Поселившиеся в столице англичане в большинстве своем торговцы, но не все. Так, около 1700 года в Стамбуле практиковали два английских хирурга, Джейпер и Джон Первин. Можно полагать, что среди англичан были и другие лица, не принадлежавшие к купеческому сословию.
Что касается голландцев, очень активных, вообще говоря, в Османской империи, то как раз в столице они представлены слабо: в 1669 году здесь зарегистрирован всего лишь один дом голландского купца. Их торговые суда посещают Стамбул довольно часто, но голландские купцы предпочитают вести свои дела через посредников, греков или армян; иногда свои рейсы они совершают по заказу венецианцев. Голландцы пользуются в Стамбуле репутацией честных, порядочных коммерсантов, продающих товар лишь превосходного качества. Эта репутация открыла им широкие возможности для сбыта огромных партий сукна, затем для выгодной торговли монетой, так как это они ввозят в страны Востока знаменитые арслани (экю с изображением льва), которые пользуются огромным спросом у османов. Турки эту золотую монету предпочитают собственным пиастрам, хотя с середины XVII века происходит неоднократная порча арслани, что приносит немалую выгоду его продавцам.
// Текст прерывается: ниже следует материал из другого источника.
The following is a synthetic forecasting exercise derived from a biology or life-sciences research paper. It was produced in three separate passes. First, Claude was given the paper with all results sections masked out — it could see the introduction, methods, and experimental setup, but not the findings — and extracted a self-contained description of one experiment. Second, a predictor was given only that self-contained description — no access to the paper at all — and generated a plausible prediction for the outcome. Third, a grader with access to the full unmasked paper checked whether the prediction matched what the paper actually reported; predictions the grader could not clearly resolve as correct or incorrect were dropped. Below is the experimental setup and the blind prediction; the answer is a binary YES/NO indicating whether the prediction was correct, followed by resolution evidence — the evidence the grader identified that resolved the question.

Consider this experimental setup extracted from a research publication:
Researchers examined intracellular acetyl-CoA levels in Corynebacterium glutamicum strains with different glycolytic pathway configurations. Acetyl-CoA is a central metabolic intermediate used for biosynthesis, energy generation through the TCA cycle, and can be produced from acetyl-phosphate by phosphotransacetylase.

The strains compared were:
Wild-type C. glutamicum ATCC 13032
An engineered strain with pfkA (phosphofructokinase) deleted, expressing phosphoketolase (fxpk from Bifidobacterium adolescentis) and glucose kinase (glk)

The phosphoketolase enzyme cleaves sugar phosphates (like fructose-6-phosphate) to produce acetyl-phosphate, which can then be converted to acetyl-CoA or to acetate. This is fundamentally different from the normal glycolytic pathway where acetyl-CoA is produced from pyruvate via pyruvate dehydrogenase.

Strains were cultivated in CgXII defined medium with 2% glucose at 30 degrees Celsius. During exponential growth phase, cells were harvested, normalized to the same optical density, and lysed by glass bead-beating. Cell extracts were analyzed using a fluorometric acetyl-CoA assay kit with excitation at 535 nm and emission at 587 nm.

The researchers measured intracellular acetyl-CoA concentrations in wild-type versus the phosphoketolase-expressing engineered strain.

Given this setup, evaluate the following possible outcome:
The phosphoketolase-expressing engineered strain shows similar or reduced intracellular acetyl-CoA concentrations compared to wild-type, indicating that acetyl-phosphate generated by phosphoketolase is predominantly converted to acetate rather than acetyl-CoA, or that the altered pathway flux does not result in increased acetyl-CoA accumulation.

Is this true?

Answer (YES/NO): NO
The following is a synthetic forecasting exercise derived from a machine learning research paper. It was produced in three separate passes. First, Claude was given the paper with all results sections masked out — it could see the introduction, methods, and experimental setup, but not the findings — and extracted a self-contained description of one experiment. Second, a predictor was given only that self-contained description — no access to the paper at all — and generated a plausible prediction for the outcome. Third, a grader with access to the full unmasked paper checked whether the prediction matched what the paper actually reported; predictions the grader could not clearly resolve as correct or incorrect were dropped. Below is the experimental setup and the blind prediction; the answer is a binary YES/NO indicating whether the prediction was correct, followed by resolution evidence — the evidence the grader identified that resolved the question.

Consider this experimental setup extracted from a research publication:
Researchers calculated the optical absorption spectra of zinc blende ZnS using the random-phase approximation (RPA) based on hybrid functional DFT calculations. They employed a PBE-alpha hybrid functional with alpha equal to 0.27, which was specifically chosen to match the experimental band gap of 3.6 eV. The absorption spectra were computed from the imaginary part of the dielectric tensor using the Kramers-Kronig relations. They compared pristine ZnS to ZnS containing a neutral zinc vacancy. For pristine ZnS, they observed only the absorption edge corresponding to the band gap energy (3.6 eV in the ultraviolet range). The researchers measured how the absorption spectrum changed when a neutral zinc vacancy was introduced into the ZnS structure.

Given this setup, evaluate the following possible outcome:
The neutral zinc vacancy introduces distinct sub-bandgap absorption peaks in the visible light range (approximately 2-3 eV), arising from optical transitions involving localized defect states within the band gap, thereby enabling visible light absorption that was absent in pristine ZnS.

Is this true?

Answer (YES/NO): NO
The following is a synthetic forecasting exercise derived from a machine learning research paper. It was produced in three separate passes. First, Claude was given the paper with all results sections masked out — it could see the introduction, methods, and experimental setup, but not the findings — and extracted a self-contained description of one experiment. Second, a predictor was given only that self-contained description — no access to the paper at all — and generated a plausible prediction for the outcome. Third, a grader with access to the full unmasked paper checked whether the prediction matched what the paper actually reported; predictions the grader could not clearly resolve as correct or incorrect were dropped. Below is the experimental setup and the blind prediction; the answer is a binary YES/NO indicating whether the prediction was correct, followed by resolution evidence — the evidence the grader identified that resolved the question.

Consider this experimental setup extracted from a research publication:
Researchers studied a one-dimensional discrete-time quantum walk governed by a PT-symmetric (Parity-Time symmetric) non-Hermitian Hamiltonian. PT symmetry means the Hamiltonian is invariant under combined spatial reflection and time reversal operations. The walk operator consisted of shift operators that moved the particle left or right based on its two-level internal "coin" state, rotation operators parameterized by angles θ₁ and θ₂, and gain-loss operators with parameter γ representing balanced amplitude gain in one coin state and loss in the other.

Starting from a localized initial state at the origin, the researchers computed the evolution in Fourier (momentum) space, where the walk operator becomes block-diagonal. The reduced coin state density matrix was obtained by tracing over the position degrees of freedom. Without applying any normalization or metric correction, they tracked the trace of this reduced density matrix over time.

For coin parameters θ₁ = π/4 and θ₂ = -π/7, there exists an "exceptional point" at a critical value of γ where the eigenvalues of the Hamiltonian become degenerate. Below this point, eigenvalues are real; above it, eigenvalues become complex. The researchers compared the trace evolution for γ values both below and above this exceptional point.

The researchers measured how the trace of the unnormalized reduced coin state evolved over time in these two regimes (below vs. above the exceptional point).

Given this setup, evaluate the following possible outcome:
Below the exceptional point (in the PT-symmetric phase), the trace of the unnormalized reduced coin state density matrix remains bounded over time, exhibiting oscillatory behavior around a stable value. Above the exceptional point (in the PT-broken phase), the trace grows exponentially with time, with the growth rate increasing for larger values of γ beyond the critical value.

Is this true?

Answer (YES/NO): YES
Нужно упомянуть и о генуэзцах. Они окончательно распрощались со своим былым верховенством в Галате. Их позиции настолько ослабли, а их самих осталось так мало, что пост их резидента в Стамбуле упраздняется, а французы собираются взять их под свое покровительство. Но, несмотря на все невзгоды, все же имеется небольшая группа генуэзских негоциантов, которые работают, выполняя заказы других «наций». Есть и ремесленники, потомки тех, что осели здесь еще во времена Византии. Для них Галата остается генуэзским, то есть их, городом. Редкие суда из Генуи совершают сюда чартерные рейсы, оплачиваемые частными лицами, которые занимаются здесь прибыльной продажей монеты или сбытом товаров, выдаваемых за венецианские. Тем не менее генуэзцы, как ни мало их осталось, стойко держатся, образуя основу того левантийского населения, о котором речь пойдет ниже. Это «пероты» — жители Перы. Само название несет в себе достаточно внятную характеристику, включающую нравы, местные традиции, даже особый язык. Пероты считают себя представителями западной цивилизации, но не могут даже помыслить о возможности жить где-либо еще, кроме Галаты и Перы.